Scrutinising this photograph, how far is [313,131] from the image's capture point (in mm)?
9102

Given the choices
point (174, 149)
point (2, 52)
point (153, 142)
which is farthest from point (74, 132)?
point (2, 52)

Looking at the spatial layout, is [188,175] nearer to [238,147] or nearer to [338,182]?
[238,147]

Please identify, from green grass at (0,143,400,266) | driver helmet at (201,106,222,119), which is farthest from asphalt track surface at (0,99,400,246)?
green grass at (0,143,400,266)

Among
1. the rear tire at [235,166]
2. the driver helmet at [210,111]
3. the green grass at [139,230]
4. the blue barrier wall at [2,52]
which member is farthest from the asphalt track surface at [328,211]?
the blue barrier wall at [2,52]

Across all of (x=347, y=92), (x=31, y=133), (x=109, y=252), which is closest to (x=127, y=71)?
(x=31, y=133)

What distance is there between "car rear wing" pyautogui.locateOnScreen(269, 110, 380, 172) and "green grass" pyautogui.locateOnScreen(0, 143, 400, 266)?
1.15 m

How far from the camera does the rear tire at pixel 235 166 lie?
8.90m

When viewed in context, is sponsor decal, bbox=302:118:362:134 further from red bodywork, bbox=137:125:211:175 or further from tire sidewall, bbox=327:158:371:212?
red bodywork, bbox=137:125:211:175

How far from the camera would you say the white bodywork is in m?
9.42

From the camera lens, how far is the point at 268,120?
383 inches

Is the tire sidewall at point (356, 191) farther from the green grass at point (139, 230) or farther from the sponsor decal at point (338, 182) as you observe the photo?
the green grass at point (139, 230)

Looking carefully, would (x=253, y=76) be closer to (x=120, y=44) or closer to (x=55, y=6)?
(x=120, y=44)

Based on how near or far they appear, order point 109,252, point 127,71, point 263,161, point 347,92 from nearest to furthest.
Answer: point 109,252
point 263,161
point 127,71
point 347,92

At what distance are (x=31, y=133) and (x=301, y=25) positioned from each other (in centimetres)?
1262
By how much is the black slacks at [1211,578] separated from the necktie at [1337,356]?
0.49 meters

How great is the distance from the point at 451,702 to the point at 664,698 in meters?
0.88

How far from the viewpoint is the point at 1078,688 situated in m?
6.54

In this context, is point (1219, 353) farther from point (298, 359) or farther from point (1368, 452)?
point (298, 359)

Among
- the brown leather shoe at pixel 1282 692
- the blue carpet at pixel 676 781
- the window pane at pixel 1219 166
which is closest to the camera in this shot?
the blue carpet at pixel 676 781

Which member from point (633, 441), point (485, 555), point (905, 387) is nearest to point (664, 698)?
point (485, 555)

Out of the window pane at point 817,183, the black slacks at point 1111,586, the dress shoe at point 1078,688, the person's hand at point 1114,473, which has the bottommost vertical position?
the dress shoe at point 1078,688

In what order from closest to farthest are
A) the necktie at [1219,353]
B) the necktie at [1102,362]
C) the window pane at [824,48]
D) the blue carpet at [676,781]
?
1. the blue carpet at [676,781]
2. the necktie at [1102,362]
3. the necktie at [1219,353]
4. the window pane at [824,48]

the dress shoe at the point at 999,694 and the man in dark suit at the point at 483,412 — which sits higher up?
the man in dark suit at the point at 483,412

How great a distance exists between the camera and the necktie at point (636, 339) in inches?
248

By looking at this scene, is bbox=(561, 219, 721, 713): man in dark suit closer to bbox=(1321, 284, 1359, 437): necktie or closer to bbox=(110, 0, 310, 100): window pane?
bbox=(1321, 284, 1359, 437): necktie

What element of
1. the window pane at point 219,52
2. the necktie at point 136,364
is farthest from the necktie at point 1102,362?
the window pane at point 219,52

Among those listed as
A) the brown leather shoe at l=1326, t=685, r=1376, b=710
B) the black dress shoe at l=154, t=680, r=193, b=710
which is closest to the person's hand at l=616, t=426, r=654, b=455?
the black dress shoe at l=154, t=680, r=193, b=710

---

Count how many lines in the rows above contain the string "great". Reply with the number only.

2